**A FAZER:**
Transcreva, do texto sobre o acidente de escadote, o trecho que começa nas palavras "Depois de um" e termina logo após "é um facto.".

───── TEXTO FORNECIDO ─────

Democrático...
ou “viagem desde o castelo das cinco quinas até aos
túmulos de O Mestre de Avis e O Formoso... de escadote”
Depois de um
longo período de autoisolamento, homem de 68 anos vítima de acidente na via em
frente à sua moradia!
Esta frase com
que iniciei o texto que me propus escrever, poderia muito bem ser o título
bombástico de uma notícia de jornal, ou mesmo televisiva, neste tempo em que as
mortes que vão sendo anunciadas são essencialmente aquelas que resultam do
efeito maléfico da pandemia, mortes essas que, por força de as ouvirmos
diariamente, já não nos deixam a mesma sensação de vazio e dor que nos
transmitiam nos primeiros dias. É algo estranho, mas é um facto.
Um tal título
poderia provocar reações como “ coitado, a cumprir à risca o isolamento e morre
assim, atropelado na via pública?”
Acontece que o
tal homem não morreu, nem ficou doido, nem sequer foi atropelado, e que o
desastre viário em questão não foi nem
de carro, nem de mota, autocarro ou camião. Tratou-se de um desastre de
escadote!
Passo a contar o
que se passou. O tal indivíduo cujo nome é... Não !Ele pediu-me que não o
nomeasse e, por isso, para não cair nessa tentação, a narração continua na
primeira pessoa, fazendo de conta que tudo se passou comigo.
A moradia que é mencionada no primeiro
parágrafo do texto, de cuja varanda se avista o Castelo das Cinco Quinas, característica que torna este castelo único no país e na cidade que já foi vila e cujo nome rima com Portugal, é uma casa absolutamente normal. Oferece algumas condições para uma
clausura em relativo bem-estar, se é que se pode falar em bem-estar numa
situação destas...Uma das boas particularidades que possui é que tem algum
terreno à volta, o que permite que nos movimentemos nele, fazendo alguma
manutenção física e psíquica, sem que nos cruzemos com ninguém. No terreno
existe alguma relva que necessita de ir sendo cortada, algumas plantas
rasteiras, algumas árvores que também precisam de manutenção, o que nas atuais
circunstâncias até é bom... mesmo para quem, como eu, não tem nenhuma apetência
por essas atividades.
Entre essas
árvores está uma magnólia já com alguns anos, que estava a merecer uma especial
atenção, porque já estava muito alta e necessitava ser desramada, sobretudo no
seu cerne, onde os ramos subiam na perpendicular, alcançando uma altura talvez
exagerada. Subindo até à zona de corte, cortei as pernadas em questão.

───── INFORMAÇÃO APRESENTADA ─────

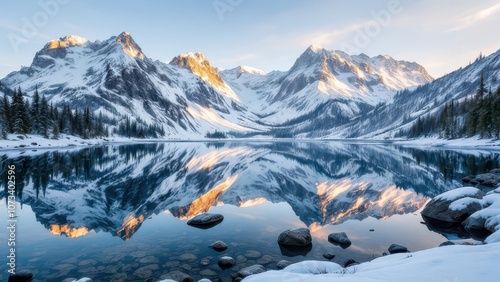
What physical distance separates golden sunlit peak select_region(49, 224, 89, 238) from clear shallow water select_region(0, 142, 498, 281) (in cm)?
6

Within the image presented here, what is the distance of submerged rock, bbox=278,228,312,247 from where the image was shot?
18.0 m

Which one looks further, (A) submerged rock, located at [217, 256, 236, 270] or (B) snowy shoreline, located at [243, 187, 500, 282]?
(A) submerged rock, located at [217, 256, 236, 270]

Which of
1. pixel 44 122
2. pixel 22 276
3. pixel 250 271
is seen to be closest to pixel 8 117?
pixel 44 122

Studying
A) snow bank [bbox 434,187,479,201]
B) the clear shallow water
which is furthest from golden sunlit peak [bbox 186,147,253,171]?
snow bank [bbox 434,187,479,201]

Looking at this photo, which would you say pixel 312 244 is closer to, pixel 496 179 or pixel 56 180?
pixel 496 179

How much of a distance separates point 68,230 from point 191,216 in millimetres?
9089

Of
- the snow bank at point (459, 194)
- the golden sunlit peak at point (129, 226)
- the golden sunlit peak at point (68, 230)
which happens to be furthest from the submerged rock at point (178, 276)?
the snow bank at point (459, 194)

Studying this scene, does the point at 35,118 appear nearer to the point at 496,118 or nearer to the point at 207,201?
the point at 207,201

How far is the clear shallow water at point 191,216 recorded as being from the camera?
51.2ft

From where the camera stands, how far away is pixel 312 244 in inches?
719

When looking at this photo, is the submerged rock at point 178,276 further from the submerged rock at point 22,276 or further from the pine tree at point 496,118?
the pine tree at point 496,118

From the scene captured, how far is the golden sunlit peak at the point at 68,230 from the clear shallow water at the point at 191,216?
6 cm

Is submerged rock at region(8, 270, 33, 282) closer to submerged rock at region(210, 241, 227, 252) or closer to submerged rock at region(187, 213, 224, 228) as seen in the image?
submerged rock at region(210, 241, 227, 252)

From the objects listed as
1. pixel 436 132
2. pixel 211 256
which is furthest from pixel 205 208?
pixel 436 132
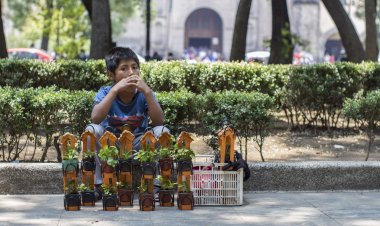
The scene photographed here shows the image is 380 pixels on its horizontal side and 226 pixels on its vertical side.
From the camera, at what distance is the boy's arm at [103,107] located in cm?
738

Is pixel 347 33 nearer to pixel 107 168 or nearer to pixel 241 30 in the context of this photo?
pixel 241 30

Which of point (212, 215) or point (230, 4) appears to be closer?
point (212, 215)

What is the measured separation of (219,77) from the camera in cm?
1302

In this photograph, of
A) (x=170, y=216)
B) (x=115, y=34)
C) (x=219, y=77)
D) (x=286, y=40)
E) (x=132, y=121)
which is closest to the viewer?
(x=170, y=216)

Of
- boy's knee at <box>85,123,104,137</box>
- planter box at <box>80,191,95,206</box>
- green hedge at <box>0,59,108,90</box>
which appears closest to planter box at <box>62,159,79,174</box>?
planter box at <box>80,191,95,206</box>

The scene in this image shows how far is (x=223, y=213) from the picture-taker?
7.12m

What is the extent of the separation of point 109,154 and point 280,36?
13.2m

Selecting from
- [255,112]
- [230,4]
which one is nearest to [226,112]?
[255,112]

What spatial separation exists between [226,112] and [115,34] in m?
54.9

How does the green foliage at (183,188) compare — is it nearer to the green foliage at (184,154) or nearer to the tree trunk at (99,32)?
the green foliage at (184,154)

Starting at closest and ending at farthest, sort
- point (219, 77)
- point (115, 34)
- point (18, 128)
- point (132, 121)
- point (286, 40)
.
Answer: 1. point (132, 121)
2. point (18, 128)
3. point (219, 77)
4. point (286, 40)
5. point (115, 34)

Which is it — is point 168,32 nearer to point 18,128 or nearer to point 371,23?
point 371,23

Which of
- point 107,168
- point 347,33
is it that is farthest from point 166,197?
point 347,33

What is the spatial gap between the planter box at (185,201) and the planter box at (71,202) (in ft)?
2.78
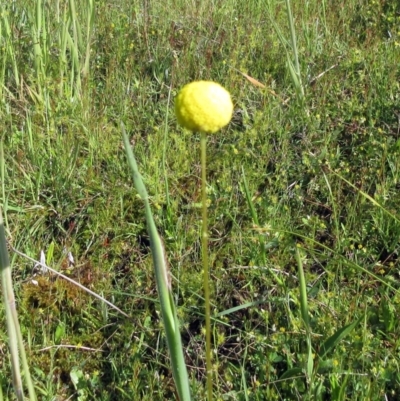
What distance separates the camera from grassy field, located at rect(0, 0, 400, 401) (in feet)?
4.87

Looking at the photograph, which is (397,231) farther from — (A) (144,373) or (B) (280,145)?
(A) (144,373)

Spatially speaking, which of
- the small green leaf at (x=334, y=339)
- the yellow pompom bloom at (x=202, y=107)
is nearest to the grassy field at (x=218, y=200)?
the small green leaf at (x=334, y=339)

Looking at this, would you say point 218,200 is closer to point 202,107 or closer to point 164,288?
point 164,288

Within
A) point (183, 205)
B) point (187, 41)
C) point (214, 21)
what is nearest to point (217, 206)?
point (183, 205)

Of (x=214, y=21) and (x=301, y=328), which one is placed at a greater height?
(x=214, y=21)

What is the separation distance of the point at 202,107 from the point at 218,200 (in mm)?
1231

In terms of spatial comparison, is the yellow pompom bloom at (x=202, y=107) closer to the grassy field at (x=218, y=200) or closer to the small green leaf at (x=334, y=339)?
the grassy field at (x=218, y=200)

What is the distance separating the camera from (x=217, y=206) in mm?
1959

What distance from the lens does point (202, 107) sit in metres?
0.73

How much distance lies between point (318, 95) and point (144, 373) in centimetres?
152

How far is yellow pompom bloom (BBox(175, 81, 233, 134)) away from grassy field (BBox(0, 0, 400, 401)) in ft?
1.65

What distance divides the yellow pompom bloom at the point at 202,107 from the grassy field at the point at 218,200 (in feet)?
1.65

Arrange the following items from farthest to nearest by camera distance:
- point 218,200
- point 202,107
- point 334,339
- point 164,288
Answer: point 218,200 < point 334,339 < point 164,288 < point 202,107

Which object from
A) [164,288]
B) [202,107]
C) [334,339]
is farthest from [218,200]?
[202,107]
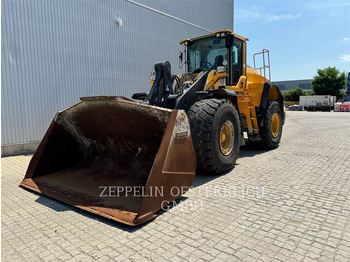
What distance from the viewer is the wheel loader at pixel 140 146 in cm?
312

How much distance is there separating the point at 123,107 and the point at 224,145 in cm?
217

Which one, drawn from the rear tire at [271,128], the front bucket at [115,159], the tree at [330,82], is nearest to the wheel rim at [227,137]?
the front bucket at [115,159]

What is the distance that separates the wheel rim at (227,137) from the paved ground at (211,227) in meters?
0.62

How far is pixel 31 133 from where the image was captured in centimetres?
709

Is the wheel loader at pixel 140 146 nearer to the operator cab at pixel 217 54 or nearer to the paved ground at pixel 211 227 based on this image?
the operator cab at pixel 217 54

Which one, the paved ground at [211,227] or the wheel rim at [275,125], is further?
the wheel rim at [275,125]

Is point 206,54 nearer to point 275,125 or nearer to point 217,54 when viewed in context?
point 217,54

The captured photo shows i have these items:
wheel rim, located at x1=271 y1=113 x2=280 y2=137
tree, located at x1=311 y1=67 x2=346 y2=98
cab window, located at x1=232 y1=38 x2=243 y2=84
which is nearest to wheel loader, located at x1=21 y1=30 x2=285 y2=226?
cab window, located at x1=232 y1=38 x2=243 y2=84

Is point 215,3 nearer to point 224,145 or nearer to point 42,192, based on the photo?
point 224,145

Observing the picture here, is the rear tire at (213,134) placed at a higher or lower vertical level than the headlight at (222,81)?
lower

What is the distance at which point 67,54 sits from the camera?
7707 mm

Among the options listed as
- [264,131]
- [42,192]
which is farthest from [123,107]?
[264,131]

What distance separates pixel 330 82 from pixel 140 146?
4892 centimetres

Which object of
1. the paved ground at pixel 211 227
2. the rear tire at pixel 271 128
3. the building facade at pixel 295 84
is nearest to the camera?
the paved ground at pixel 211 227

─────

**RESPOSTA:**
Depois de um
longo período de autoisolamento, homem de 68 anos vítima de acidente na via em
frente à sua moradia!
Esta frase com
que iniciei o texto que me propus escrever, poderia muito bem ser o título
bombástico de uma notícia de jornal, ou mesmo televisiva, neste tempo em que as
mortes que vão sendo anunciadas são essencialmente aquelas que resultam do
efeito maléfico da pandemia, mortes essas que, por força de as ouvirmos
diariamente, já não nos deixam a mesma sensação de vazio e dor que nos
transmitiam nos primeiros dias. É algo estranho, mas é um facto.